Tree-hugging genocide
More than a century after his death, Belgium is still whitewashing Léopold's crimes in Congo.
A king responsible for genocide is hailed as a tree-hugger in Brussels.
The dark green panel at one entrance of Parc Josaphat explains how it owes its existence to Léopold II.
At the dawn of the 20th century, the main landowner in the surrounding valley was a widow known as Martha. She was the main obstacle Léopold faced when he sought to transform the area into a wooded park.
Hoping to frustrate Léopold’s plans, Martha put a large number of trees up for sale, on the condition that they would be chopped down.
Plucky Léopold then came to the rescue by surreptitiously buying the trees and presenting them as a gift to the local authority. And so the trees were saved by a monarch “who appreciated the beauty of the valley,” the panel informs us.
Not everyone is familiar with Léopold’s heroism. Readers of Adam Hochschild’s King Leopold’s Ghost would probably regard him as synonymous with plunder.
By some estimates, Congo’s population was halved because Léopold wanted a slice of Africa he could call his own.
The colonization he oversaw from 1885 to 1908 cost around 10 million lives during that period and the ensuing decade.
It involved forced labor, massacres, kidnapping, rape, torture, mulilation, the brazen theft of natural resources. The brutality continued following his reign, with Belgium operating an apartheid system until granting Congo a nominal independence in 1960.
Parc Josaphat is located in the Schaerbeek neighborhood of Brussels.
I recently paid a visit to the local town hall. Right beside the mayor’s office, I found a huge white statue of Léopold, cutting a magisterial figure with his long beard and a walking stick.
“King of the Belgians,” the plaque beneath reads.
Although Léopold has been dead for well over a century, he is still celebrated by official Belgium.

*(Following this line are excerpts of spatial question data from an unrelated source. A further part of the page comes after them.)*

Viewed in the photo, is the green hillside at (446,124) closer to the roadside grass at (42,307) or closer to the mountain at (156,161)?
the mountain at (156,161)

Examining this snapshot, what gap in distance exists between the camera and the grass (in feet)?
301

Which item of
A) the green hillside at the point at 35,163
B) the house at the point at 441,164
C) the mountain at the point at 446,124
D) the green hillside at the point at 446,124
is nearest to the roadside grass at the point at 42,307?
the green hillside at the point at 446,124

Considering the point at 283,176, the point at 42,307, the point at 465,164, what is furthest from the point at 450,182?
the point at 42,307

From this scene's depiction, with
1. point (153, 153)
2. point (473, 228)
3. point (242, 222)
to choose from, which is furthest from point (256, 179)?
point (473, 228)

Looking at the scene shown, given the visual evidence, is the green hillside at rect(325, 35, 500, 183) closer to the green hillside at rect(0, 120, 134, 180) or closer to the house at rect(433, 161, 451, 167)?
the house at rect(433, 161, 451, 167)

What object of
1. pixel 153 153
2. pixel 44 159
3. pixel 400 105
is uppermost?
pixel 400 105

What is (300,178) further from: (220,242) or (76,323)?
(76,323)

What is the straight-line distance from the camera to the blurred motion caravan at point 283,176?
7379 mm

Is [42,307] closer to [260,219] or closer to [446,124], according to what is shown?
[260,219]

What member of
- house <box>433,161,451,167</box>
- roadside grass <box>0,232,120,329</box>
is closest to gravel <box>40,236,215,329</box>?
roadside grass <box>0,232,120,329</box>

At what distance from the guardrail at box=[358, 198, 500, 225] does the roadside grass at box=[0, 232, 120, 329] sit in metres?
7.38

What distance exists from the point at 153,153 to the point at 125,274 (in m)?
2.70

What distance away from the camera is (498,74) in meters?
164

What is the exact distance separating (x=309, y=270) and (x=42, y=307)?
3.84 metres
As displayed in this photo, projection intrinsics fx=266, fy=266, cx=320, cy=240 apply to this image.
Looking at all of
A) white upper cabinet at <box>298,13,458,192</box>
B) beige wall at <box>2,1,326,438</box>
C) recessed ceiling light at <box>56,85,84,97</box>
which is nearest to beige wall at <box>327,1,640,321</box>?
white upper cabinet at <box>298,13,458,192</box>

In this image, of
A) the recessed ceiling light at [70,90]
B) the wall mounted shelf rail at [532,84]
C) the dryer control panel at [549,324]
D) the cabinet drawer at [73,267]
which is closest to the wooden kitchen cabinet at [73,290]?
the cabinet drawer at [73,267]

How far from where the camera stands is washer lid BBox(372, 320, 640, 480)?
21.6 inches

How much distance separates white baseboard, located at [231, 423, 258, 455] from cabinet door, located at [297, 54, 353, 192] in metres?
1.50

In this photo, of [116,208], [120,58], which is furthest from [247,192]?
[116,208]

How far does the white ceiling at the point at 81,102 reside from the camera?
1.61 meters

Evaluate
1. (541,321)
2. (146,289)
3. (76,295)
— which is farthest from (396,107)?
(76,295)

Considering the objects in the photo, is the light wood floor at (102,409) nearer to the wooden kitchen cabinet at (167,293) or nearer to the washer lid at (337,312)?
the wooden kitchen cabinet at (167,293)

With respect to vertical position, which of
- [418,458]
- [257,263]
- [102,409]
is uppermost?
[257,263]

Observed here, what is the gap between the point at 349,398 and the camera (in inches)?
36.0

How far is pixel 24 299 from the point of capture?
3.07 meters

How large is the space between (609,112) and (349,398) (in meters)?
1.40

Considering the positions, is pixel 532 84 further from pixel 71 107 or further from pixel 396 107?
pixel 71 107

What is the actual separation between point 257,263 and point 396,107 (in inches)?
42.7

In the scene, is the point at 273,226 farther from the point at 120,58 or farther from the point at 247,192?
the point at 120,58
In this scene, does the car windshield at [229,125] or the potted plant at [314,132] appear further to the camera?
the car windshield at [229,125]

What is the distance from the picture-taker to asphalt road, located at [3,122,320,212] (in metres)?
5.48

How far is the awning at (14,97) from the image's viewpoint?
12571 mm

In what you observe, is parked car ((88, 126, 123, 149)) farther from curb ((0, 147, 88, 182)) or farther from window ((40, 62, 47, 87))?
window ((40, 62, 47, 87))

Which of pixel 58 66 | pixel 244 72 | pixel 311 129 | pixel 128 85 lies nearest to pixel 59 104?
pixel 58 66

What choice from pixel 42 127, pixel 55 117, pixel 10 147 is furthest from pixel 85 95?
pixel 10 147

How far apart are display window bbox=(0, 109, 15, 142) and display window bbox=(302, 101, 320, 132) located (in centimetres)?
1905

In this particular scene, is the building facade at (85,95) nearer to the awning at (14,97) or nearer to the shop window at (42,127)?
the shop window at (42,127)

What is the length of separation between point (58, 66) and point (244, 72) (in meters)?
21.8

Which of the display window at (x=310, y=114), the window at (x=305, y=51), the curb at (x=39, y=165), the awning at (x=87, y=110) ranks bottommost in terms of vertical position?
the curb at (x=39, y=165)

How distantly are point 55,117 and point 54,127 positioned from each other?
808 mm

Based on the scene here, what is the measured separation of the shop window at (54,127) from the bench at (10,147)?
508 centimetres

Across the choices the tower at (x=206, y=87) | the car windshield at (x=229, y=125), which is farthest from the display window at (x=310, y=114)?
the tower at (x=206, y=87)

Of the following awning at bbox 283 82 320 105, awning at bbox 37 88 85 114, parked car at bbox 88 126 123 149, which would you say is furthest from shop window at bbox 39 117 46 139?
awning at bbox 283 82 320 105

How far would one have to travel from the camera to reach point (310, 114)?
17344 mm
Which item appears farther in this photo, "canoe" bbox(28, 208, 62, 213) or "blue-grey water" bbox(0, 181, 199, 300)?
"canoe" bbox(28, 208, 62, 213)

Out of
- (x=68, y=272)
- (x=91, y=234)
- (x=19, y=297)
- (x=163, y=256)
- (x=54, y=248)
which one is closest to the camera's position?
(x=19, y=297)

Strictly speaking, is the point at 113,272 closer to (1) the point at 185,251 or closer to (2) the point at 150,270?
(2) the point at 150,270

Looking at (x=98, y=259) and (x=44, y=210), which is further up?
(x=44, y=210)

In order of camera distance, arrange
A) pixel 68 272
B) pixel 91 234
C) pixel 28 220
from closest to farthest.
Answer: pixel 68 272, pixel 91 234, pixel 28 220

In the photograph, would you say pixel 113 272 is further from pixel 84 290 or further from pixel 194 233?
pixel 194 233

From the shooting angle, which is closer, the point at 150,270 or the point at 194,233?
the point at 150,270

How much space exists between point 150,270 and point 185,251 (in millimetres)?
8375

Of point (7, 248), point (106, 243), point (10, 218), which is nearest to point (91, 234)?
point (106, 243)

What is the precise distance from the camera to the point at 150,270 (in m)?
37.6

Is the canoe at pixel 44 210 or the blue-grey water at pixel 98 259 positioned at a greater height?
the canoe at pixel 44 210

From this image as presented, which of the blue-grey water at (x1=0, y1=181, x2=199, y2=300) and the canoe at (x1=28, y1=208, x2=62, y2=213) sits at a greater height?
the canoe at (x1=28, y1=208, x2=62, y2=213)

The panel portraying him as a tree-hugger at the entrance to Parc Josaphat is not an exception.
Potted histories offered by the administrators of many other outdoor attractions note that they were developed at Léopold’s initiative. The fact that they were financed by ill-gotten revenues from Congo is usually not considered worthy of mention.
Baby steps towards greater transparency are admittedly being taken.
Brussels has designated 2023 the year of Art Nouveau.
Numerous elegant buildings in the city are linked inextricably to colonial marauding.
One exhibition held as part of the Art Nouveau celebrations acknowledges that the genre was first known as Style Congo and that it relied heavily on African raw materials.
The houses open to the public during the Art Nouveau celebrations include the residence of Edmond van Eetvelde, who headed the Belgian administration in Congo. The marble, hardwood and copper used in its construction were all stolen from that country.
Not surprisingly, Belgium isn’t owning up to much theft.
Last year, the Brussels media reported that of 84,000 items from Congo kept in the notorious AfricaMuseum, just 1% were regarded as stolen or bloodstained. The small number included a skull of a tribal chief who had been decapitated during an exhibition led by a Belgian general.
The museum in question was also built at Léopold’s behest.
In 2018, the museum was supposedly modernized - following a major renovation program.
The program ushered in changes to the various displays based on historical analysis and a little consultation with the Congolese diaspora. Yet as Nicholas Lewis writes in the book Colonial Tales, Trails and Traces, the exercise did not properly challenge myths.
The grim reality is the Congo’s colonisation was an act of larceny on a grand scale. Everything connected with the project should be viewed as tarnished.
Léopold II began the project and so long as he is applauded for saving a few trees, Belgium will never make amends for its grotesque record.